Caro Fernando, vim ter diretamente ao seu blog ao pesquisar "catitinha" no Google e confesso que fiquei surpreendido por encontrar o seu post. Em agosto de 1962 (ou 1963, não sei dizer ao certo) tinha eu os meus 5 (ou 6) anos, estava eu na praia da Póvoa de Varzim, quando subitamente todos os meninos começaram a correr e a gritar "olha o Catitinha!" e rodearam um senhor de barbas brancas que os recebeu com um grande sorriso. Eu já não me recordo se também me juntei aos miúdos, mas nunca mais me esqueci do episódio. Hoje, como adulto, senti curiosidade acerca dele e tentei a sorte no Google. Sempre calculei que o Catitinha fosse da Póvoa Varzim. Graças ao seu trabalho de pesquisa os périplos anuais do Sr. António Ferreira pelas praias portuguesas ficam preservados para além das nossas memórias, crianças daqueles tempos. O seu post é um tributo a todas as pessoas que, tal como o Sr. António Ferreira, distribuem afeto sem inibições e sem esperarem qualquer retribuição.
Caro Sérgio Oliveira, muito obrigado pela sua visita e pelas suas palavras. Eu quis, de facto, prestar um tributo a um homem que, tomado de uma loucura mansa, procurou compensar a sua imensa dor distribuindo amor à sua volta pelas crianças que encontrava.

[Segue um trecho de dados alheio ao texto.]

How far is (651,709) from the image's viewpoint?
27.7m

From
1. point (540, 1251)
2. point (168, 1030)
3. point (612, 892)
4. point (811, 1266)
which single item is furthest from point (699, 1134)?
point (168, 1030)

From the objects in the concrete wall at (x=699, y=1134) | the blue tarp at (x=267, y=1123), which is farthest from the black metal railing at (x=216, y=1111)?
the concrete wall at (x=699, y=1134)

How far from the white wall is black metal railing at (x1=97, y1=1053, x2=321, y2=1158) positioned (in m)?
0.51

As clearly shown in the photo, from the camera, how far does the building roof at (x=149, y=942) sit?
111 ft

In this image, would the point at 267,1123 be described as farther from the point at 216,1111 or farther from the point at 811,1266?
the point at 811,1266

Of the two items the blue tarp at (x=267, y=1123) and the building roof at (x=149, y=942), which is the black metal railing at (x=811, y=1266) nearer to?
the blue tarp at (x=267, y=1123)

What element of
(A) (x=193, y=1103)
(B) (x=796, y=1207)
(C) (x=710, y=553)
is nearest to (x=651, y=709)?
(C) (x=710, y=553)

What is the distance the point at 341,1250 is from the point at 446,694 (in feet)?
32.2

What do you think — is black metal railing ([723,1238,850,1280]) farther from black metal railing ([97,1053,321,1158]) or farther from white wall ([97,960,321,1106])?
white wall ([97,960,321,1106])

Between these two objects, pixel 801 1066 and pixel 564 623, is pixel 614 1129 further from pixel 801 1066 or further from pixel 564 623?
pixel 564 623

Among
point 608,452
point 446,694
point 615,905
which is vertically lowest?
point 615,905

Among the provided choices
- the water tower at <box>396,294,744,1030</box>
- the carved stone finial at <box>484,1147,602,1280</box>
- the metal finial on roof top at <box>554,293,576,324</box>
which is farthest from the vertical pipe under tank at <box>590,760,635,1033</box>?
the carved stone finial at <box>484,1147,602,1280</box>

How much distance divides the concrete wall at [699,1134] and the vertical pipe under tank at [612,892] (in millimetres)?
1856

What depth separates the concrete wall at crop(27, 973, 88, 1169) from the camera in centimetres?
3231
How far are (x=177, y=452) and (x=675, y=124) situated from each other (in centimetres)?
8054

Lembrei-me há pouco do Catitinha e fiz uma pesquisa no Google para saber se tinha ficado alguma memória da sua passagem pelas praias da minha infância. Lembro-me dele na praia de Espinho nos anos sessenta Ouvia-se um apito, logo a seguir um grito:"É o Catitinha"! E todos, todos corríamos para ele, com um entusiasmo difícil de descrever.Todos sabíamos que ele gostava de nós.
Fico-lhe grato, Fernando Ribeiro, por trazer até nós uma figura tão querida e única do nosso passado!
José Manuel Sobral
Não tem que agradecer, caro José Manuel Sobral. O Catitinha foi realmente uma personagem tão fascinante e encantadora, que até os adultos nos incitavam a ir ter com ele. Mas não era preciso dizerem-nos isso, pois nós íamos logo a correr!
P.S. — Tomei a liberdade de apagar um dos comentários que publicou em duplicado. Apaguei aquele em que o seu nome aparecia incompleto.
Não sei dizer porque o Catitinha me surgiu das memórias adormecidas do passado,mas há poucos dias surgiu,assim lá dos meus arquivos esquecidos e sorri ao relembrar aquela figura imponente e terna... Afinal uma memória comum a muitos contemporâneos aveirenses,pensava eu! Mas ao deparar com este historial,voltei a sorrir porque ele ficou no coração de muitos contemporâneos, ao que parece, duma boa parte do litoral português!!!! Todos nós o guardámos na prateleira dos afectos!!!
Com efeito, milhares de pessoas devem tê-lo guardado na prateleira dos afetos, prezada Nidia Morais. Obrigado pelo seu comentário.
Também guardo a memória afetuosa do Catitinha, o Pai Natal de Verão , que conseguia reunir à sua volta todas as criancinhas sem precisar de trazer presentes, só pela sua dedicação e amor.
Hoje os pais temem os estranhos e mais ainda os loucos e nunca lhes entregariam os filhos mas Catitinha era um Cristo negro que nem precisava de pedir " Deixai vir até mim as criancinhas ",
corriam para ele ao som do seu apito.
Querido Catitinha !
Muito obrigado pelo seu comentário, Luísa Ducla Soares. É para mim uma honra receber a sua visita. Os seus livros também conseguem reunir à sua volta todas as criancinhas (e também adultos), só pela sua dedicação e amor. Volte sempre que quiser. A porta está sempre aberta.